Later the gentlemen returned, had tea, and then it was time for bed, though the hour was not at all advanced. “Sleep in if you like in the morning,” Uncle offered. “I breakfast at seven, but I am old-fashioned. Goodnight to you all. I’ll take you along to your rooms, to save disturbing Mrs. Welter.”

No lights were left burning below. We went perforce with Uncle upstairs, with nothing settled as to when we might meet again for a private chat. Maisie was shown to her room first, myself next. “I’ve put you in the west wing, next to myself,” I heard Uncle tell Edmund as they retreated down the hall.

As their doors closed behind them, Maisie’s opened. “What are we to do now?” she asked.

“I shall leave my door open a while. I expect to see Edmund peep his head out any moment.”

“Excellent. I’ll let you two decide what is to be done.

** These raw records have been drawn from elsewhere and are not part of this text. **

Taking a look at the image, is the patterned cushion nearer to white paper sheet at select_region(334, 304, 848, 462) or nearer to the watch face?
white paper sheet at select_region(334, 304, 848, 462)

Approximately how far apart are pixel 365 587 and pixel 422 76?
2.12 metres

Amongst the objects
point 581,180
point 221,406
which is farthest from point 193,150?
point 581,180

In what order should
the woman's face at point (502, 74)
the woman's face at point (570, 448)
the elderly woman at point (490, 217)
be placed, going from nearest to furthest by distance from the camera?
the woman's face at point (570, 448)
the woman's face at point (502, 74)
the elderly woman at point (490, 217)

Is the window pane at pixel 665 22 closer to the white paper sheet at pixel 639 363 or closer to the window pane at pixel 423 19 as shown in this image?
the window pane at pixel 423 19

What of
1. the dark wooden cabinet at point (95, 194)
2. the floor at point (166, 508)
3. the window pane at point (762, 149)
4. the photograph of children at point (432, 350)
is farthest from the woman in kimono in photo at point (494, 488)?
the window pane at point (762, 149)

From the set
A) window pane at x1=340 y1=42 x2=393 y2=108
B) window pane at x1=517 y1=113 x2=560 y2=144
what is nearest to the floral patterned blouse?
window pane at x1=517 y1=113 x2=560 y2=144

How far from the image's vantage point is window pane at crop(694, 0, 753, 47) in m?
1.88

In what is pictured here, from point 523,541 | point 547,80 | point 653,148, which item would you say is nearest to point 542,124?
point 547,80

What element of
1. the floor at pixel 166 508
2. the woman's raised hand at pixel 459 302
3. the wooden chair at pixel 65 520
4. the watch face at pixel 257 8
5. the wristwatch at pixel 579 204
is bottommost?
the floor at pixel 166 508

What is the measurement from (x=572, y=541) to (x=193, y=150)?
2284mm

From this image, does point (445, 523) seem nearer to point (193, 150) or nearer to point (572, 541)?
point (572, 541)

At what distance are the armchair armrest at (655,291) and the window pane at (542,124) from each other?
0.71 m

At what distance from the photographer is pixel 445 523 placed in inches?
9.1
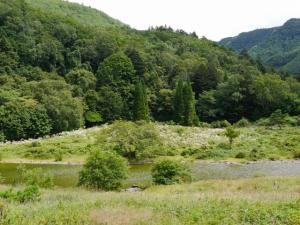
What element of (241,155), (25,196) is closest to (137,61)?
(241,155)

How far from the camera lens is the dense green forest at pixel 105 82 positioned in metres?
85.2

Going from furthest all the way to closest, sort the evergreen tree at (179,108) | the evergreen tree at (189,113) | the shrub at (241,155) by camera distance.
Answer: the evergreen tree at (179,108), the evergreen tree at (189,113), the shrub at (241,155)

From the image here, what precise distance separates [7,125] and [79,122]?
15.1 meters

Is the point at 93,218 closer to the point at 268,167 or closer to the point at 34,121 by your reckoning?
the point at 268,167

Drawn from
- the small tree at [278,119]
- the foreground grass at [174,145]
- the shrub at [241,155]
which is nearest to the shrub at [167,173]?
the foreground grass at [174,145]

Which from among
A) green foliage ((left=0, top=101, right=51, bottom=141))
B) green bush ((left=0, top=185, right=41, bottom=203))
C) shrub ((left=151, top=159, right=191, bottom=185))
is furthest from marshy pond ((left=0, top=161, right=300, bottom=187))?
green foliage ((left=0, top=101, right=51, bottom=141))

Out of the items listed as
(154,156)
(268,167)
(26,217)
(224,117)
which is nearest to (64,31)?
(224,117)

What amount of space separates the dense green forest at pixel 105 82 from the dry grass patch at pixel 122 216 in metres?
67.7

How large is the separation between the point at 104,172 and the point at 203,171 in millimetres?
16643

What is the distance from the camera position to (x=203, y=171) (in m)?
45.1

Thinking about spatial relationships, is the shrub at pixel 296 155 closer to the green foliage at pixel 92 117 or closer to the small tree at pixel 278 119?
the small tree at pixel 278 119

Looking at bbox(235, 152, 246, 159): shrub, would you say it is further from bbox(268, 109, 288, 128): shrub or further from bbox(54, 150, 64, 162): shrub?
bbox(268, 109, 288, 128): shrub

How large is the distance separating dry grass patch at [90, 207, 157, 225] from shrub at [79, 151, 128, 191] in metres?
19.4

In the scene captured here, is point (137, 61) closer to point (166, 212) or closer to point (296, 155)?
point (296, 155)
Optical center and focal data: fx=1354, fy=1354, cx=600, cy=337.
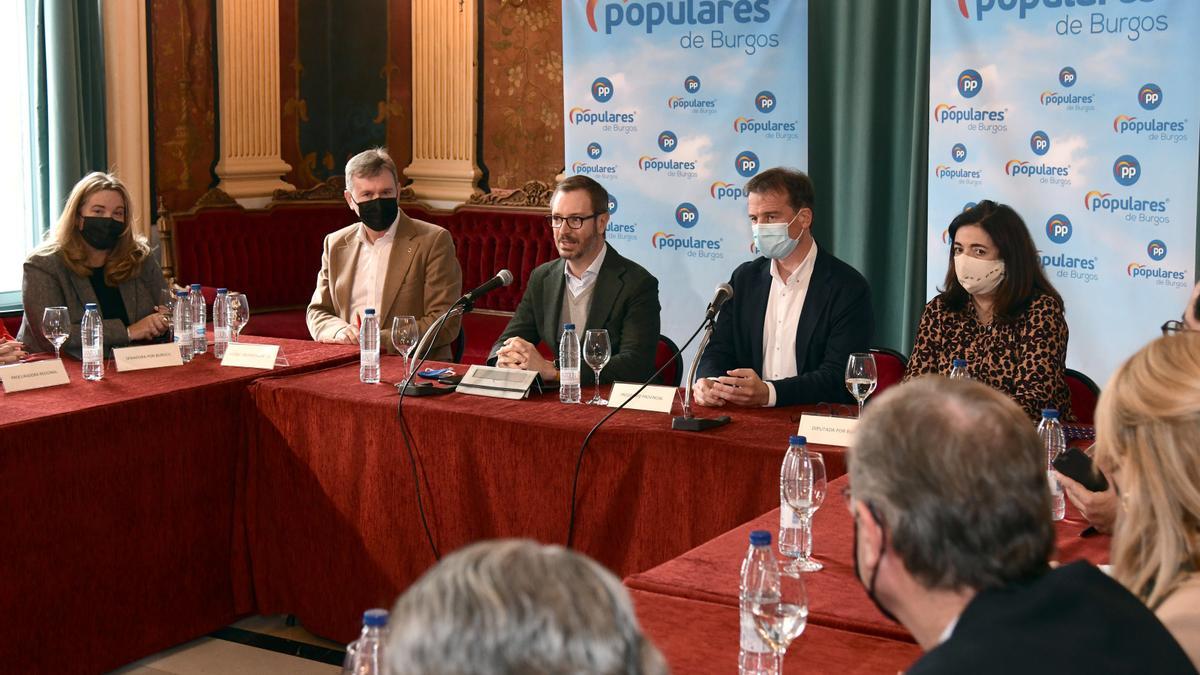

You had better meet with him
downstairs,
Lizzie,” she added, with a nod of her head.

“Let us all meet in
your
room, if it is only the proprieties that trouble you.”

“Oh, I think it would be better if the two of you met alone,” she said, with a little laugh.

“Setting up your shingle as a matchmaker, Maisie?”

“I just want to get you out of Westgate, so I can have a clear field with old Beattie,” she answered.

Of course she joked, but that
old
look had left her since our trip’s beginning. The excitement was good for her. Even with her ankle bothering her, she was looking younger, happier. She closed the door softly. I stood alone, waiting.

 

Chapter 10

 

I had a long wait. For close to ten minutes I stood, wondering whether I ought to slip down the hallway and tap gently on Edmund’s door. Just as I took the decision to do it, his door opened and he came out. He had left his boots behind to tread more softly. He had also sprinkled himself with scent. He carried no candle or lamp. I had an inkling he might suggest we two meet without Maisie’s chaperonage, and waited with some amusement to see if I was correct.